- Cultural origins: Ethiopia
- Typical instruments: Krar; masenqo; saxophone; washint; begena;

Subgenres
- Zema (Christian Liturgical Chant) Ethio-jazz

Regional scenes
- Amhara Region; Tigray Region; Addis Ababa;

Local scenes
- Begmeder; Shewa; Gojjam; Wello;

Other topics
- Music of Eritrea

= Music of Ethiopia =

Ethiopian music is a term that can mean any music of Ethiopian origin, however, often it is applied to a genre, a distinct modal system that is pentatonic, with characteristically long intervals between some notes.

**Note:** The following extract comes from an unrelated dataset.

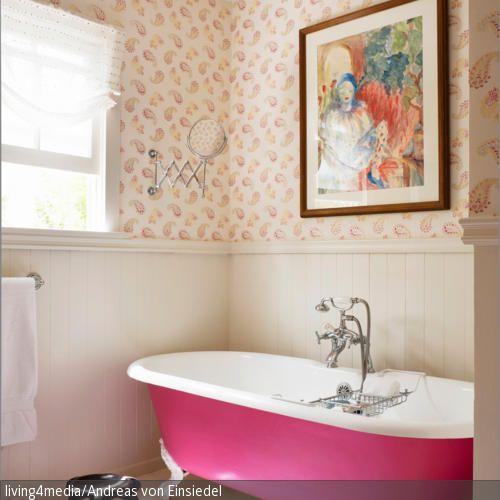 Ein Wahrhaftiger Eyecatcher Ist Diese Badewanne In Pink Mit Weißen  Löwenfüßen. Die Cremefarbene Holzvertäfelung Schafft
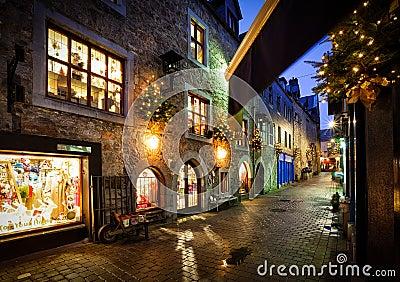 Calle vieja de la ciudad en la noche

The music of the Ethiopian Highlands uses a fundamental modal system called qenet, of which there are four main modes: tezeta, bati, ambassel, and anchihoy. Three additional modes are variations on the above: tezeta minor, bati major, and bati minor. Some songs take the name of their qenet, such as tizita, a song of reminiscence. When played on traditional instruments, these modes are generally not tempered (that is, the pitches may deviate slightly from the Western-tempered tuning system), but when played on Western instruments such as pianos and guitars, they are played using the Western-tempered tuning system.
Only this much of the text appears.